What if there are 100 mutations in one cancer line, and 200 in another? The math is a bit more complex. The easiest way to show overlaps are not common is this. Essentially, we know that on average there is a (100 mutations / 3 billion * 1/3) chance of picking the same mutation as is already found in one cancer, or basically (100 mutations / 3 billion * 1/3) * 200 mutations expected in common by chance (zero mutations). So we do not expect there to be any mutations in common in this case by neutral evolution.
As we increase the mutation rate, the number of cell lines and the mutational bias, we do expect to see some overlap by neutral evolution. Usually not much. That, however, is where a lot of research is being done, to make sense of the ambiguous cases.
That is half the argument.
The other half is that the amount of FI demonstrably created is far greater than they think is possible by natural processes.
All the various notations employed in these related fields make my head spin.

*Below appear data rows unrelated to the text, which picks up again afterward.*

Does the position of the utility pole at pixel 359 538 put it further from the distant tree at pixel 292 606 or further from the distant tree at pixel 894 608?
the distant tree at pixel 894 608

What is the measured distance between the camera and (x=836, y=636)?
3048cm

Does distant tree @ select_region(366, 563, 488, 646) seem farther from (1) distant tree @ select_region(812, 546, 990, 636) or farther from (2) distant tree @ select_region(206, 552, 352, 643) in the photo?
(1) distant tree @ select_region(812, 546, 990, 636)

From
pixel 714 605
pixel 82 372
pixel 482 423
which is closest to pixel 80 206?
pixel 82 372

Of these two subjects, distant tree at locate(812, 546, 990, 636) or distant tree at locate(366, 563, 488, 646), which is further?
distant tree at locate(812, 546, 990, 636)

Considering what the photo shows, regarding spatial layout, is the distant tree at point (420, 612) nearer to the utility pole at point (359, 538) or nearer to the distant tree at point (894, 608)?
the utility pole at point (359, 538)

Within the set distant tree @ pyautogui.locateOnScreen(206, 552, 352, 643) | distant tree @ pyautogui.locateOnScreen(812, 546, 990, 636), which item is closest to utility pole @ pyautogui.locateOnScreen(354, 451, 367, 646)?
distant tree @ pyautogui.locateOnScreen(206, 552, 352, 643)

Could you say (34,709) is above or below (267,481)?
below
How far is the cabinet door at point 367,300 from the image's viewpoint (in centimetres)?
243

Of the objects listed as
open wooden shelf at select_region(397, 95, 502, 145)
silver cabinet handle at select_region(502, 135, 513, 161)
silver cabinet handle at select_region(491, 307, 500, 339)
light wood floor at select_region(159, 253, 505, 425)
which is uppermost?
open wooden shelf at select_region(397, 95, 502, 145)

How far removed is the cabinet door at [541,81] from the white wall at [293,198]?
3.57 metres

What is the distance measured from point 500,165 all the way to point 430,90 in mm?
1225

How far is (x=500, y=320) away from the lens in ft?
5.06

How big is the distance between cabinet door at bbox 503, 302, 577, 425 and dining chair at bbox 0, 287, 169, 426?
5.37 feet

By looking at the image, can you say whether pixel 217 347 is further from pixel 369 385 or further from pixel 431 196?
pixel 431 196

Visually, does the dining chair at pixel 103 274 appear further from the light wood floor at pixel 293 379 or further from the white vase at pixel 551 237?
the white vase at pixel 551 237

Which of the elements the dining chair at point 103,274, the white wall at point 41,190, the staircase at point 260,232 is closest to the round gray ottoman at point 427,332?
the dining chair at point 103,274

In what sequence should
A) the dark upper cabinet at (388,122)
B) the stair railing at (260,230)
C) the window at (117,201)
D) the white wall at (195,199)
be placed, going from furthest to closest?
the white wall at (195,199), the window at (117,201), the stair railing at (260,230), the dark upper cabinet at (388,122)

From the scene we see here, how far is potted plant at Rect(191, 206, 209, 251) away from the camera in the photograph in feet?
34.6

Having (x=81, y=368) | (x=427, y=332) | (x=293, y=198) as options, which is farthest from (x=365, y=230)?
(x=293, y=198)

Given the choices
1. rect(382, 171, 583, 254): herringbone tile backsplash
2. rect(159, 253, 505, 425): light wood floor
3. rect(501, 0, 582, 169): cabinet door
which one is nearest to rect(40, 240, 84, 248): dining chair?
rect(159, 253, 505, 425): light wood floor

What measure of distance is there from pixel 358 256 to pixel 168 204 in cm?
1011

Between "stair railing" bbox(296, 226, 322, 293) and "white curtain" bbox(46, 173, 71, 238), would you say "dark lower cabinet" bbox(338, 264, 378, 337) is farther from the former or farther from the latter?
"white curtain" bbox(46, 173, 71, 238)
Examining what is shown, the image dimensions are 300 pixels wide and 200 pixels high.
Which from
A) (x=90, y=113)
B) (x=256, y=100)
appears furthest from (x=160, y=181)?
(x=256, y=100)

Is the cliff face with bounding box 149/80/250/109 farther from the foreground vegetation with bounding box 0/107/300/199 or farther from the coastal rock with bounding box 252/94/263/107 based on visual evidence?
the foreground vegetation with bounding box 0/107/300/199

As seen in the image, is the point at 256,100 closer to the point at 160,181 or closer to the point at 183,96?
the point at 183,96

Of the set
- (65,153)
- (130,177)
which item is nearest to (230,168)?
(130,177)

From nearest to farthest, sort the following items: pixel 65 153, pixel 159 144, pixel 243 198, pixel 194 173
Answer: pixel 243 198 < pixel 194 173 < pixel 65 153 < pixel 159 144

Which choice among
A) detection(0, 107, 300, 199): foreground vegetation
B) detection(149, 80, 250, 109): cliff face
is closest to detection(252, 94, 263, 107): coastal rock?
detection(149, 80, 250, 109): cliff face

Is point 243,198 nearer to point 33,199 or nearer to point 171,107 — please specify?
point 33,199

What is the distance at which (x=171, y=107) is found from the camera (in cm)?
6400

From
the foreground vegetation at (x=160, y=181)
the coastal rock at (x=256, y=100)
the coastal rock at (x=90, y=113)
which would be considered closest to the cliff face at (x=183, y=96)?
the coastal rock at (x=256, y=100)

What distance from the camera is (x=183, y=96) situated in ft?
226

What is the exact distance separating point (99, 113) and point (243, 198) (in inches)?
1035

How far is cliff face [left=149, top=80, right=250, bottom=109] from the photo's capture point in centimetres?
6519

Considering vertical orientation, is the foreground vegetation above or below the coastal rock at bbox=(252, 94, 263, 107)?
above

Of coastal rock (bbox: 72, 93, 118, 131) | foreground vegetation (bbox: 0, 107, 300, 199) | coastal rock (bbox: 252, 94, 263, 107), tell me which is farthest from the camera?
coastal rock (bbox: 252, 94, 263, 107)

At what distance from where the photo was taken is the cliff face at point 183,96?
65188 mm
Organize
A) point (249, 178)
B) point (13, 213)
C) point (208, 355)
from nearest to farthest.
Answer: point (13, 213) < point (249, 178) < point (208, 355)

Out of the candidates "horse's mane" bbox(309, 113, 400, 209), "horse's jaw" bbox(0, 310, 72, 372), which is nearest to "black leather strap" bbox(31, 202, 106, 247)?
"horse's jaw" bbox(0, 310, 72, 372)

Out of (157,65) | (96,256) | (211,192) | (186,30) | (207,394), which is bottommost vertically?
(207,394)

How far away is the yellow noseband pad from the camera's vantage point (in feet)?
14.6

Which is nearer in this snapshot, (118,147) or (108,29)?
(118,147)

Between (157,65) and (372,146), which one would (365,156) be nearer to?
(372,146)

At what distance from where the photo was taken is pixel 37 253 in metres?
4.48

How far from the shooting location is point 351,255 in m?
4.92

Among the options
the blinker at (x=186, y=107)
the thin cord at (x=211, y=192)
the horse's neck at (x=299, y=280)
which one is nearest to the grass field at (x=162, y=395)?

I’ll try to catch up!
Also, @dga471, we will verify this with experiments too in the case of cancer. That independently confirms it.
We define function in highly precise terms: the cancer phenotype. There are clear guidelines for determining which cells have attained this function and which ones have not. There may be no phenotypic function more studied than cancer. If this does not qualify as a well defined function, than nothing in biology does.
32 posts were split to a new topic: We Are Mystified by Eric Holloway
I have followed your argument so far, and I think it makes sense.
I have a couple of questions:
In the case of cancer, what is this FI (overlapping MI of two cancers) doing precisely?
Does Behe’s argument about existing functional controls breaking apply here, or is there truly new novel function being gained (something allowed for, but normally only operated under certain regulation)?